BEGIN SUPPLIED MATERIAL

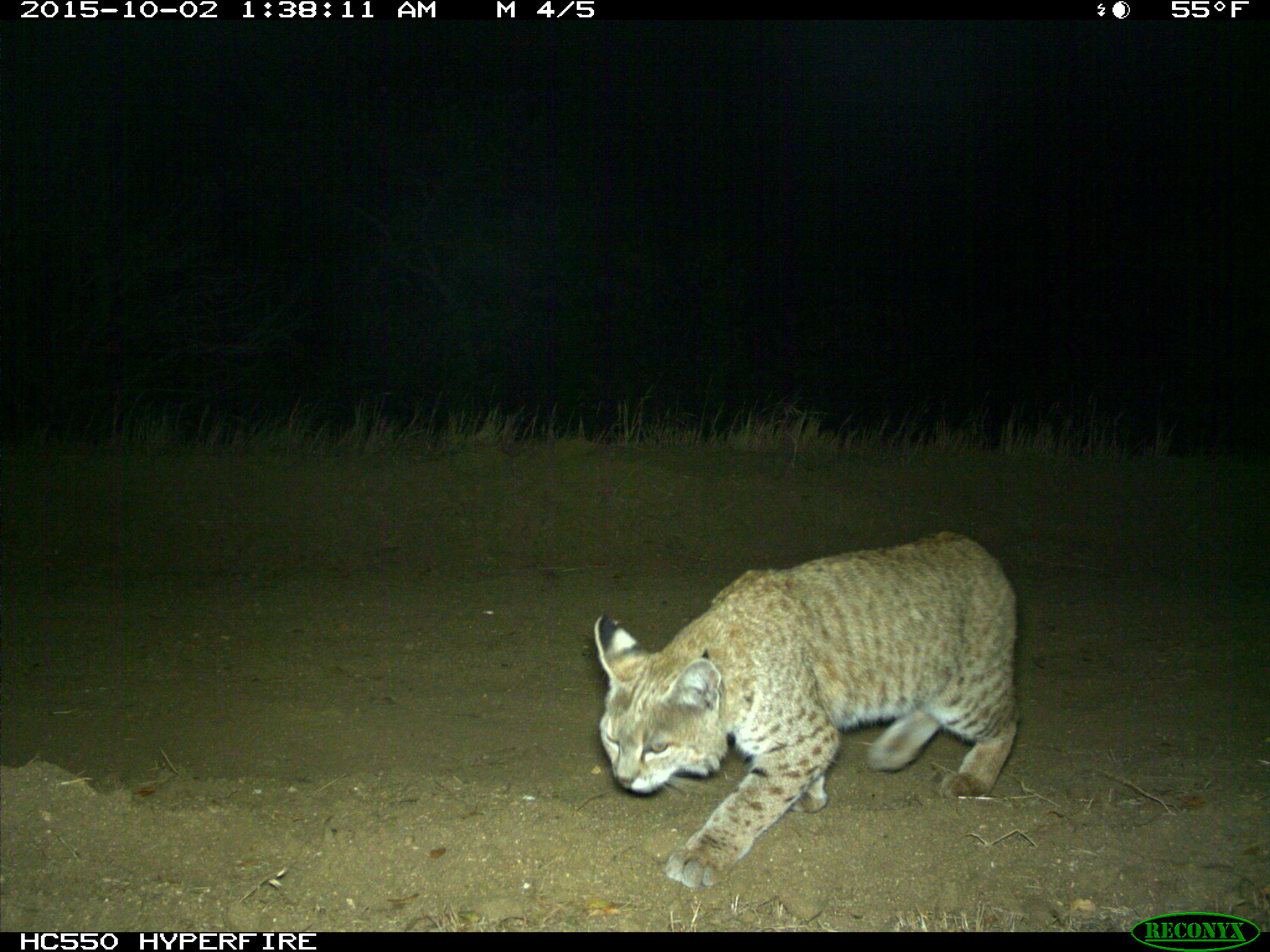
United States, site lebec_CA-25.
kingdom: Animalia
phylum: Chordata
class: Mammalia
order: Carnivora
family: Felidae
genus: Lynx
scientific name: Lynx rufus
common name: bobcat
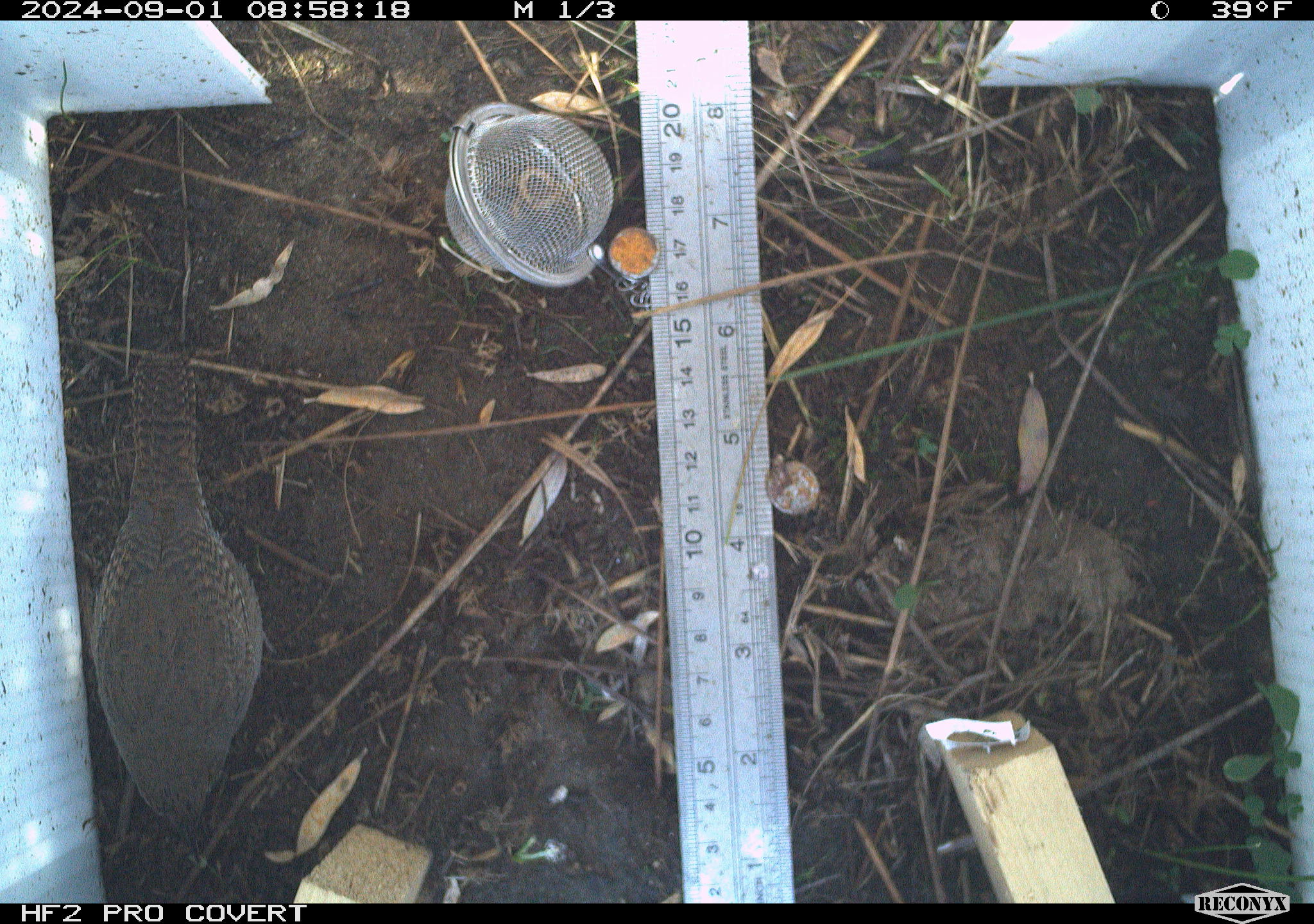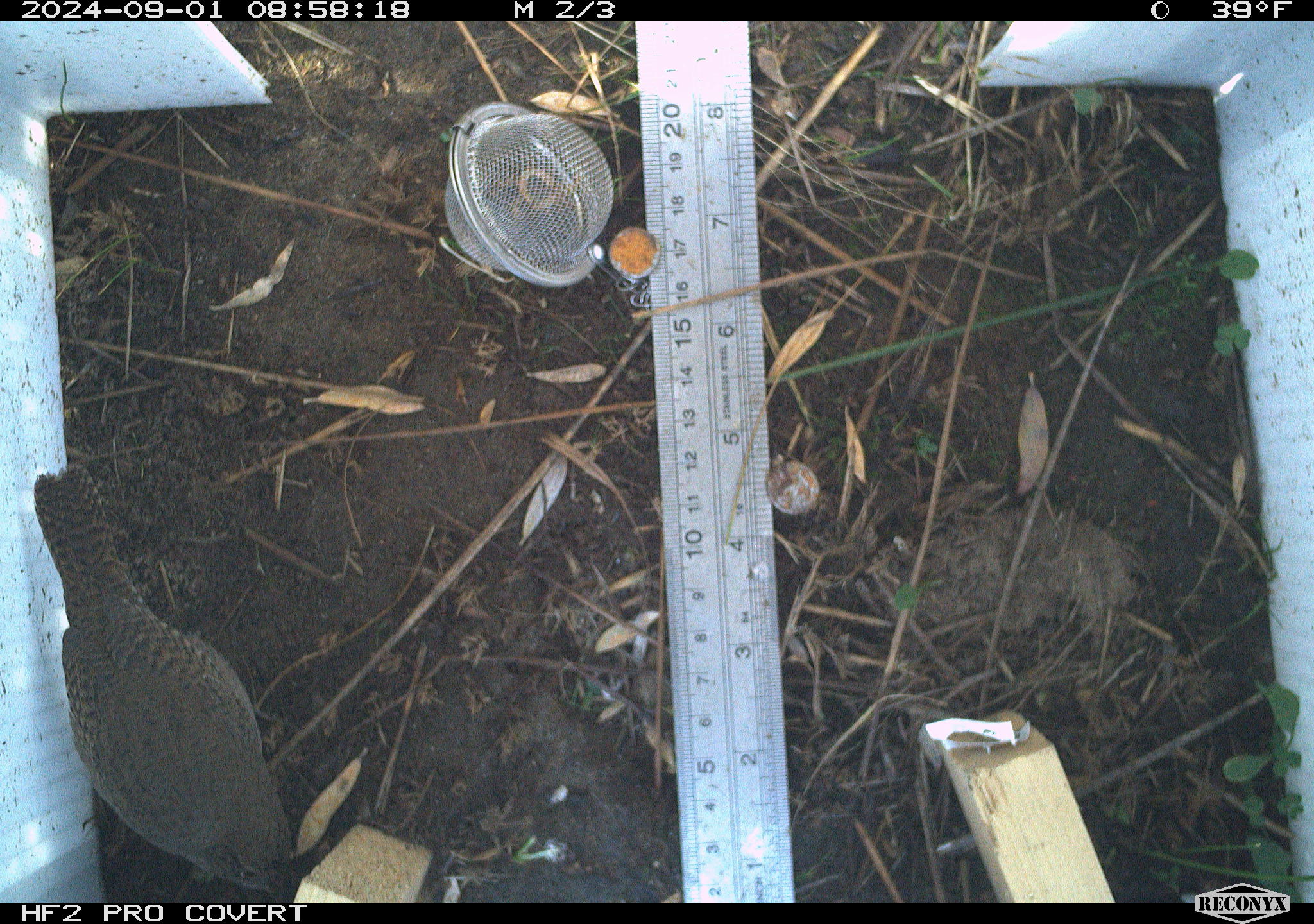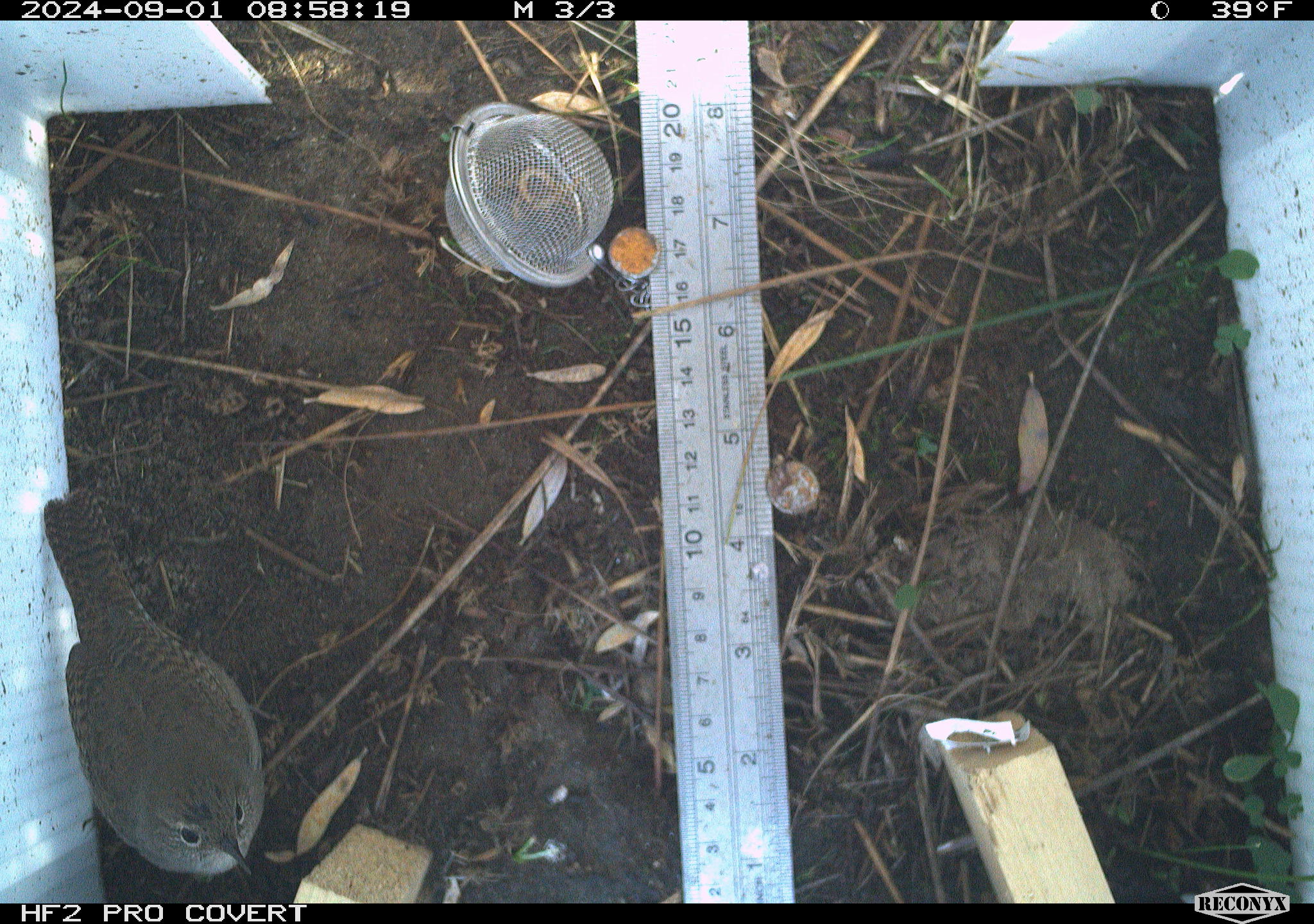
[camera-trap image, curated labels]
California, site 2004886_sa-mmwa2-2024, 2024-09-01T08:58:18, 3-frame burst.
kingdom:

END SUPPLIED MATERIAL

Write out the lines from the line with "scientific name: Lynx rufus" through the end of the records exactly; do not include pictures or any other lines.

* _SOLUTION BELOW_:
scientific name: Lynx rufus
common name: bobcat
[camera-trap image, curated labels]
California, site 2004886_sa-mmwa2-2024, 2024-09-01T08:58:18, 3-frame burst.
kingdom:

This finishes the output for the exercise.